Lindsay Lohan with some trophies.  Sir Lewis might reflect things could have been worse.

Friday, February 9, 2024

Blip

Blip (pronounced blip)

(1) A spot of light on a radar screen indicating the position of a plane, submarine, or other object (also as pip); any similar use on other electronic equipment such as an oscilloscope.

(2) By adoption from the use in radar (and applied very loosely), any small spot of light on a display screen.

(3) In any tracked metric (typically revenue, sales etc), a brief and usually unexpected.

(4) In general use, an aberration, something unexpected and (usually) fleeting (often in the expression “blip on the radar).

(5) In electronic transmissions (audible signals), a pip or bleep (also both onomatopoeic of short, single-pitch sounds).

(6) By extension, any low level, repetitive sound (rare).

(7) In the slang of software developers, a minor bug or glitch (retrospectively dubbed blips if promptly fixed (or re-labeled as “a feature”)).

(8) A specific data object (individual message or document) in the now defunct Google Wave software framework.

(9) In informal use, to move or proceed in short, irregular movements.

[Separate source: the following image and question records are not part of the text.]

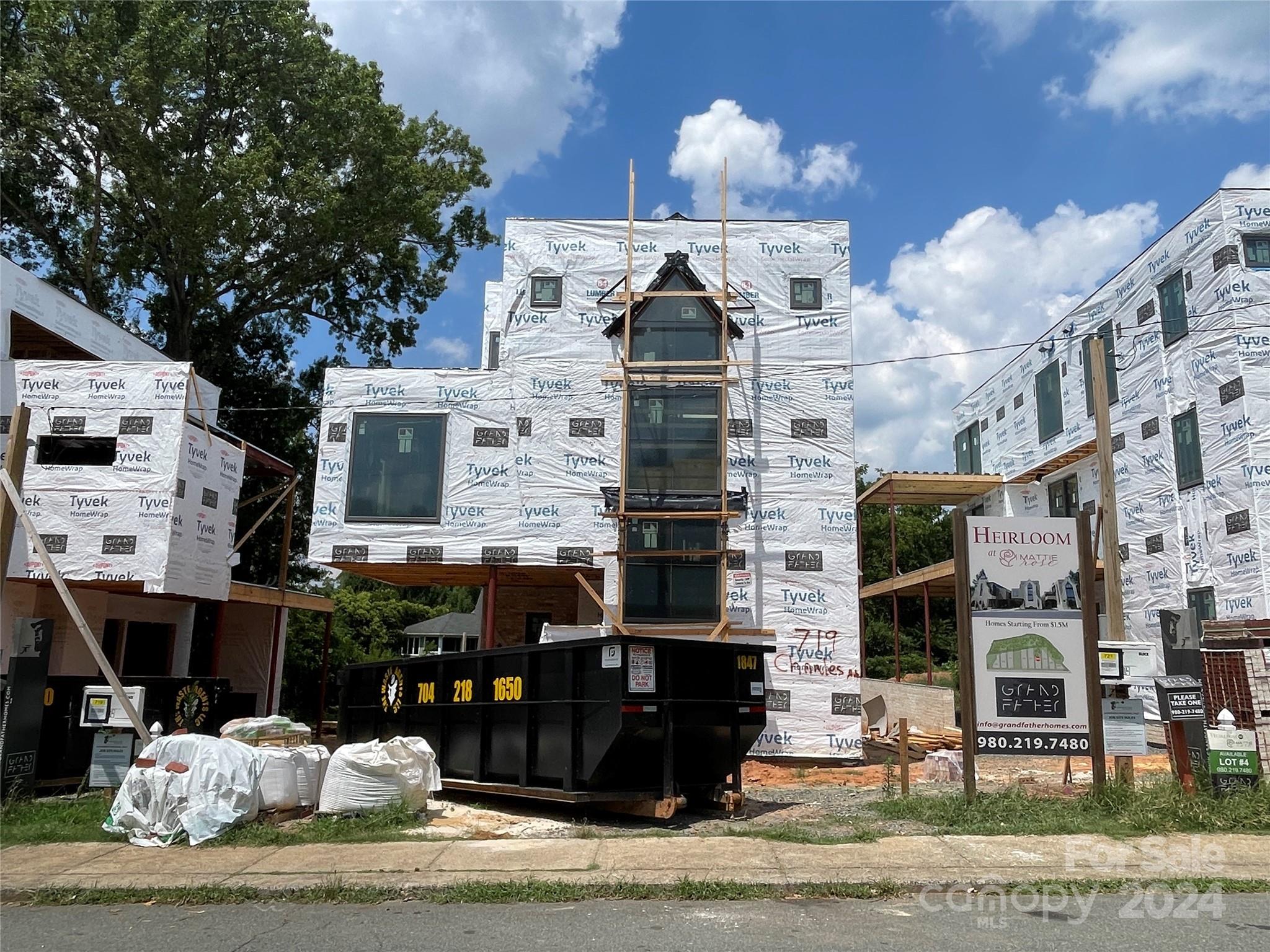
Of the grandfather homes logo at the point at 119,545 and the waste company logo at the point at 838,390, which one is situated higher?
the waste company logo at the point at 838,390

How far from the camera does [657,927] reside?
6449 mm

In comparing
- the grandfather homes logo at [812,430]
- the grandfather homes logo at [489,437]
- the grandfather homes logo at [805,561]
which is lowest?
the grandfather homes logo at [805,561]

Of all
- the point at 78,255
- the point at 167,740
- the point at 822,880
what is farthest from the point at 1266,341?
the point at 78,255

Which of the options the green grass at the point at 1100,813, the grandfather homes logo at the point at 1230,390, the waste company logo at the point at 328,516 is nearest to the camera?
the green grass at the point at 1100,813

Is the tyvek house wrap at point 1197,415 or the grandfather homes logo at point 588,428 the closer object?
the grandfather homes logo at point 588,428

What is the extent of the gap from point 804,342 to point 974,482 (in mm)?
10306

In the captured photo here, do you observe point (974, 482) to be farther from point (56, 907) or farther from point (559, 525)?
point (56, 907)

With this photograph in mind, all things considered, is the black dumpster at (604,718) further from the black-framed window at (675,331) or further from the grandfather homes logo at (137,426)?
the black-framed window at (675,331)

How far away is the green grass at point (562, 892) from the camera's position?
725 cm

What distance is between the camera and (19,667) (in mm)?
11367

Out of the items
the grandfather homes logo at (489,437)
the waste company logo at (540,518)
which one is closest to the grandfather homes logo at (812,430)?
the waste company logo at (540,518)

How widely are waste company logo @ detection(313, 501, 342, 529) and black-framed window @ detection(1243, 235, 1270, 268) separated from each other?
1901 cm

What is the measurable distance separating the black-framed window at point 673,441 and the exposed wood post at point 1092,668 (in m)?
8.56

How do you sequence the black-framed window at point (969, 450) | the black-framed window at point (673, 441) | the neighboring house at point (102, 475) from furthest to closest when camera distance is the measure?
the black-framed window at point (969, 450), the black-framed window at point (673, 441), the neighboring house at point (102, 475)
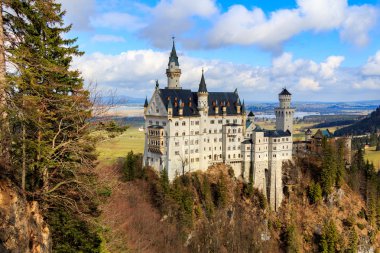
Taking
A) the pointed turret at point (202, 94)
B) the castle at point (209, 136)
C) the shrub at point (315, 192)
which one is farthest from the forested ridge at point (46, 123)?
the shrub at point (315, 192)

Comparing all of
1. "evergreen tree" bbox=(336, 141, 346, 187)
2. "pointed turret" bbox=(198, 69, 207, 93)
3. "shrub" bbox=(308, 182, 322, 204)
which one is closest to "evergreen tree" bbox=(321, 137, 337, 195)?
"evergreen tree" bbox=(336, 141, 346, 187)

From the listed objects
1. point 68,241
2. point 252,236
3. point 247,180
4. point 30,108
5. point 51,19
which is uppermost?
point 51,19

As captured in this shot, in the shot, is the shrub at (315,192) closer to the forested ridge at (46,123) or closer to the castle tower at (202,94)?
the castle tower at (202,94)

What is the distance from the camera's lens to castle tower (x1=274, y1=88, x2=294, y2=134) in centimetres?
10012

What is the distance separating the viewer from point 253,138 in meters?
91.4

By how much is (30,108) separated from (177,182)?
192 feet

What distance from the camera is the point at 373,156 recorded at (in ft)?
478

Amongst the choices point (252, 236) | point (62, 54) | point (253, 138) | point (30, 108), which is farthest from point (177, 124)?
point (30, 108)

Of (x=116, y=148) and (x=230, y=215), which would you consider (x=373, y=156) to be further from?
(x=116, y=148)

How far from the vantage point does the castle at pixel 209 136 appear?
79.7 meters

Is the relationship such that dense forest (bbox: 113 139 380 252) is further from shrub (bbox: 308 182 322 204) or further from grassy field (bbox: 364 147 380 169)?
grassy field (bbox: 364 147 380 169)

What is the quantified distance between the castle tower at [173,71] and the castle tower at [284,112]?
2987 centimetres

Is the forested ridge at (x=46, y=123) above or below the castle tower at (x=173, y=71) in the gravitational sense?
below

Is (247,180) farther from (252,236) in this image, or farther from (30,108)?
(30,108)
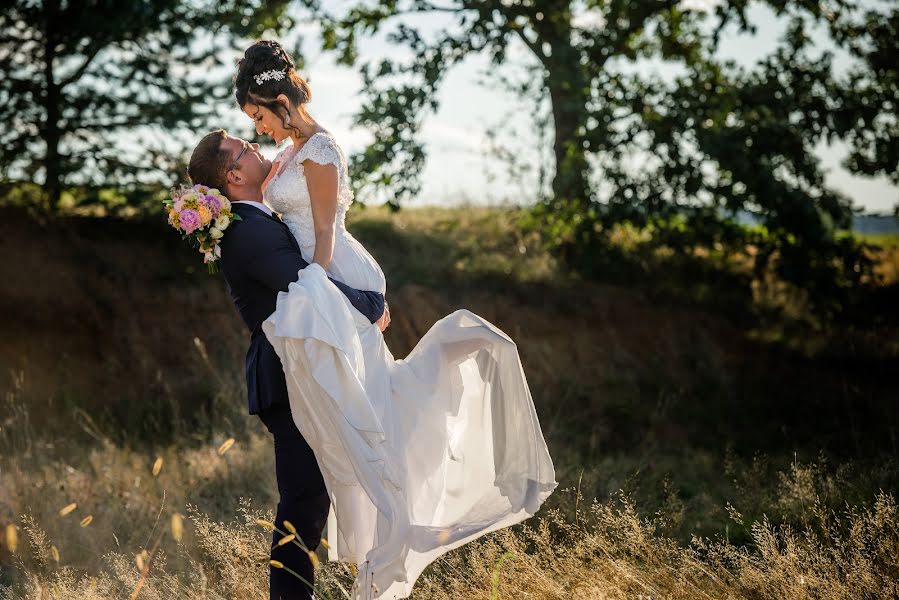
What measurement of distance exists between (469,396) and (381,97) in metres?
5.96

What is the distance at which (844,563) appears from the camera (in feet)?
12.9

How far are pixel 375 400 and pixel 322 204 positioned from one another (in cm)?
85

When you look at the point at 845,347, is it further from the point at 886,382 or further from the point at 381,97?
the point at 381,97

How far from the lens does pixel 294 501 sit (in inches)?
139

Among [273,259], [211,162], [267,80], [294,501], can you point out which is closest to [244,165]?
[211,162]

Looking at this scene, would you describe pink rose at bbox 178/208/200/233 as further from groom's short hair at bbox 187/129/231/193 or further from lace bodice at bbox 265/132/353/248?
lace bodice at bbox 265/132/353/248

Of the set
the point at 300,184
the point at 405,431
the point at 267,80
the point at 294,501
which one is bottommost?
the point at 294,501

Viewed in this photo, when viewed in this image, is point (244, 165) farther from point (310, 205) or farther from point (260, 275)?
point (260, 275)

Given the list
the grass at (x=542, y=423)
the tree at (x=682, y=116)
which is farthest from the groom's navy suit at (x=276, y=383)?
the tree at (x=682, y=116)

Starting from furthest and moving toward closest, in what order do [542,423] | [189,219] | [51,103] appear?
[51,103] < [542,423] < [189,219]

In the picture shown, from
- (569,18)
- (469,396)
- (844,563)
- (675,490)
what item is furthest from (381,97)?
(844,563)

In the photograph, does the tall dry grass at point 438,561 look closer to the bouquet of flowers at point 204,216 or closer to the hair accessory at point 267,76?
the bouquet of flowers at point 204,216

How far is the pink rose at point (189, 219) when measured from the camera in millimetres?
3441

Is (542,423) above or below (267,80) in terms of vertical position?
below
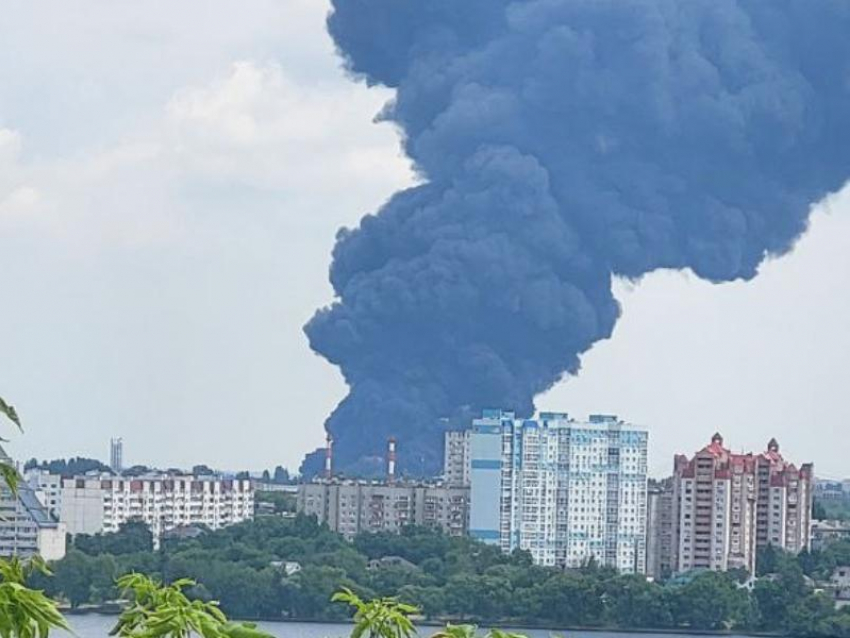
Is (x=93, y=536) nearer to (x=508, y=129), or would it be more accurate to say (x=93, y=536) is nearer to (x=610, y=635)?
(x=610, y=635)

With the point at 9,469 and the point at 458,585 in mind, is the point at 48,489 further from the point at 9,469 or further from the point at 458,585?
the point at 9,469

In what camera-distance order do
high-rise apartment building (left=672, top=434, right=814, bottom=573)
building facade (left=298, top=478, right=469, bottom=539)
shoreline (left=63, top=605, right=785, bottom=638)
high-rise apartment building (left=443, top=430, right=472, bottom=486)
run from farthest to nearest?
1. high-rise apartment building (left=443, top=430, right=472, bottom=486)
2. building facade (left=298, top=478, right=469, bottom=539)
3. high-rise apartment building (left=672, top=434, right=814, bottom=573)
4. shoreline (left=63, top=605, right=785, bottom=638)

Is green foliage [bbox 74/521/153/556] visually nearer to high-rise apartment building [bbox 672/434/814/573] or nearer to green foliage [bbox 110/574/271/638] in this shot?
high-rise apartment building [bbox 672/434/814/573]

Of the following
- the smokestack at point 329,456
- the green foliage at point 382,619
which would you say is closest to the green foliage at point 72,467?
the smokestack at point 329,456

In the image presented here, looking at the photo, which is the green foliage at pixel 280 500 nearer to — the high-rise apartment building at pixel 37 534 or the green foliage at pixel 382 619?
the high-rise apartment building at pixel 37 534

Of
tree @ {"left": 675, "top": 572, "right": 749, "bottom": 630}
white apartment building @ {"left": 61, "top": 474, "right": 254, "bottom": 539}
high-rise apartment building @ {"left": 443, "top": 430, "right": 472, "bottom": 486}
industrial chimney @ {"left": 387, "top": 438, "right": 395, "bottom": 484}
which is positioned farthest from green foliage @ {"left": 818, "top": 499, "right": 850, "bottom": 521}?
tree @ {"left": 675, "top": 572, "right": 749, "bottom": 630}

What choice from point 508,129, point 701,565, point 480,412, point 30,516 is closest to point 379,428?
point 480,412

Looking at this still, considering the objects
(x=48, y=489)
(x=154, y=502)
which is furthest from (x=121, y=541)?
(x=48, y=489)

(10) In automotive use, briefly to apply the throttle when downshifting, to permit smoother gear-changing (the origin in the days of pre-synchromesh gearboxes, especially when straight-cut gears were used) and still used in competition to optimize performance but most instances by drivers of road cars are mere affectations (used as noun & verb).

(11) In informal use, abruptly to change a state (light to dark; on to off etc), sometimes implying motion.

(12) In broadcast media (and sometimes used on-line), to replace offensive or controversial words with a tone which renders them inaudible (a synonym of “bleep”, both words used in this contexts as nouns (a bleep) and verbs (to bleep out).  In live radio & TV, a junior producer or assistant was usually the designated “blipper” or “bleeper”.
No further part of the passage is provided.